| WRITTEN EXERCISE |
The entries are to be returned exactly, with images left out.

| DATA PROVIDED |
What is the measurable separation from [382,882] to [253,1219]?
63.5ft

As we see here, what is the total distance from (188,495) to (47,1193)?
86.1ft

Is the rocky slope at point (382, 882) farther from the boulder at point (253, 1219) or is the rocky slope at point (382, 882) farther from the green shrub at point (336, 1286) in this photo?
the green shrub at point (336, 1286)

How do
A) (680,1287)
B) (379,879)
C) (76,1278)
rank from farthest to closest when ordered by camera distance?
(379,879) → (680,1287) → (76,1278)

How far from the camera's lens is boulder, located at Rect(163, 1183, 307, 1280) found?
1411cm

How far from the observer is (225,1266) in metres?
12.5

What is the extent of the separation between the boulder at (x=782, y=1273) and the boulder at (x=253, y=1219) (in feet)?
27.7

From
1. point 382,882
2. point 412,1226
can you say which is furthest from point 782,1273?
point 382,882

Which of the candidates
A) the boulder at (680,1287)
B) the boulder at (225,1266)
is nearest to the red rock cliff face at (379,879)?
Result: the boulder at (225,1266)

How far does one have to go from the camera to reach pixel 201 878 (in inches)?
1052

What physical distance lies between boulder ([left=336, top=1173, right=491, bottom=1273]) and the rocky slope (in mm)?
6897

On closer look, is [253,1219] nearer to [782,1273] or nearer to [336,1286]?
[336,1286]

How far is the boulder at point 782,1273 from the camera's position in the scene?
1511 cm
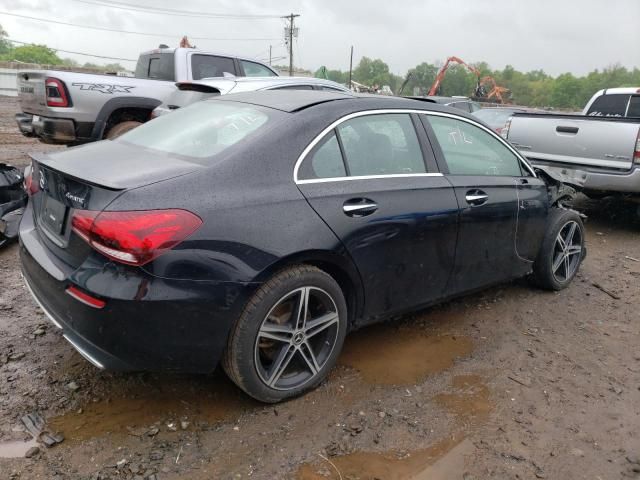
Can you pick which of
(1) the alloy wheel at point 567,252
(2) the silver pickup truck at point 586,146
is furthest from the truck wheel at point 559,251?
(2) the silver pickup truck at point 586,146

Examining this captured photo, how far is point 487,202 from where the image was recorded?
370 cm

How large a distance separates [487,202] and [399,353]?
1.23 m

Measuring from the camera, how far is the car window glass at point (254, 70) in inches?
340

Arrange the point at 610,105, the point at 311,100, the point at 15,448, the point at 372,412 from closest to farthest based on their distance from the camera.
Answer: the point at 15,448
the point at 372,412
the point at 311,100
the point at 610,105

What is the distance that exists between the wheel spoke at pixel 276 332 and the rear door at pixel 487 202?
4.52ft

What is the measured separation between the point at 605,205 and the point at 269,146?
24.9 feet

| OUTPUT BELOW |
What is the measurable separation from [382,882] to [253,1219]?
63.5ft

As we see here, what is the total distance from (188,495) to (47,1193)?
86.1ft

Is the rocky slope at point (382, 882) farther from the boulder at point (253, 1219) or is the rocky slope at point (382, 882) farther from the green shrub at point (336, 1286) in this photo?
the green shrub at point (336, 1286)

How do
A) (680,1287)
B) (379,879)
C) (76,1278)
rank from farthest to closest when ordered by camera distance?
(379,879) → (680,1287) → (76,1278)

How far from the camera's lens is boulder, located at Rect(163, 1183, 307, 1280) found?
1411cm

How far from the observer is (225,1266) in metres?
12.5

What is the extent of the separation between the boulder at (x=782, y=1273) and the boulder at (x=253, y=1219) (in feet)?
27.7

From
1. point 382,882
2. point 412,1226
can you say which is furthest from point 782,1273?
point 382,882

Which of the candidates
A) the boulder at (680,1287)
B) the boulder at (225,1266)
is nearest to the red rock cliff face at (379,879)?
Result: the boulder at (225,1266)

How far does one have to go from the camera to reach pixel 201 878 (in inches)?
1052

What physical distance lies between boulder ([left=336, top=1173, right=491, bottom=1273]) and the rocky slope (in mm)?
6897

On closer look, is [253,1219] nearer to [782,1273] or nearer to [336,1286]?
[336,1286]

How far is the boulder at point 782,1273 from the camera's position in the scene?
1511 cm
Can you pick which of
(1) the alloy wheel at point 567,252
(2) the silver pickup truck at point 586,146
is furthest from the truck wheel at point 559,251?
(2) the silver pickup truck at point 586,146

Examining this captured photo, how far is point 487,202 from where the image was recorded?
370 cm

How large a distance separates [487,202] and [399,353]?
1.23 m

Measuring from the camera, how far is the car window glass at point (254, 70) in inches?
340

Arrange the point at 610,105, the point at 311,100, the point at 15,448, the point at 372,412 from closest to farthest based on their distance from the camera.
Answer: the point at 15,448
the point at 372,412
the point at 311,100
the point at 610,105

What is the distance that exists between the wheel spoke at pixel 276 332 and the rear door at pixel 487 202?
4.52ft

What is the measured separation between the point at 605,205 and the point at 269,146?
24.9 feet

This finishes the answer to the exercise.